Thank you for this idea. I had considered cartesian-product but rejected it, stupidly now, because I assumed it would deal only with 2 strings only, rather than any # using 'apply'. I will remember to test the built-in functions more. I am most impressed with clojure. I also wrote this function in Java, approx 18 lines.
I'm writing clojure since more than three years now, and I continuously (re)discover fn's in the standard or contrib libs that help improving my code. I'd get used to the feeling if I was in your shoes ;-)
3

I think skuro gives a good answer of what goes wrong and why, and also suggests a very useful library which you can use to solve your original goal. "So why am I reading this?" I hear you ask. I just thought it would fun to share how you could generalize applying functions to the cartesian products of things with only a few lines of code--without tresspassing into scary macro-land.

When I say generalize, I mean that the goal would be to be able to do something like:

user> (permute str ["abc" "ab"])

PARTS OF THE EXERCISE:
(A) Decide whether each statement agrees with the Clojure discussion, answering yes or no and quoting the words of the text that settle it: (i) One poster first turned down cartesian-product on the belief that it worked with only two strings. (ii) The same function written in Java ran to roughly 18 lines. (iii) One poster has been writing Clojure for more than five years.
(B) Write the next part of the Clojure discussion, starting right after the line "user> (permute str ["abc" "ab"])".
The listing has nothing to do with the Clojure discussion.

GIVEN MATERIAL:

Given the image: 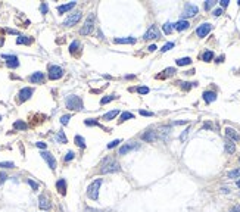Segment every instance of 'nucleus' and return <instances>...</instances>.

RESPONSES PER TASK:
(A)
(i) Yes: "I assumed it would deal only with 2 strings only"
(ii) Yes: "I also wrote this function in Java, approx 18 lines."
(iii) No: "I'm writing clojure since more than three years now"

(B)
=> ("aa" "ab" "ba" "bb" "ca" "cb")

The nice thing, if we develop this so-far-non-existent permute function, is that we could use the same function to do something like:

user> (permute + [[1 2 3] [10 20 30]])
=> (11 21 31 12 22 32 13 23 33)

This is a toy example, but hopefully conveys the flexibility you would gain from generalizing this way.

Well, here's a very concise way I came up with:

(defn permute [f [coll & remaining]]
  (if (nil? remaining)
    (map f coll)
    (mapcat #(permute (partial f %) remaining) coll)))

The core idea I started with was iterating with map or mapcat for as many iterations as there are different strings to combine. I started with your example, and wrote a "verbose" non-general solution:

user> (mapcat (fn [i] (map (partial str i) "ab")) "abc")
=> ("aa" "ab" "ba" "bb" "ca" "cb")

This mapcats a function down "abc". Specifically, it mapcats a function down "abc" that maps string-ing together the single element it is using from "abc" at this time (i), with each element from "ab".

In order for me to understand how to generalize this into a function, I had to go one "level deeper", and try it with a third string.

user> (mapcat (fn [i] (mapcat (fn [j] (map (partial str i j) "def")) "ab")) "abc")
=> ("aad" "aae" "aaf" "abd" "abe" "abf" "bad" "bae" "baf" "bbd" "bbe" "bbf" "cad" "cae" "caf" "cbd" "cbe" "cbf")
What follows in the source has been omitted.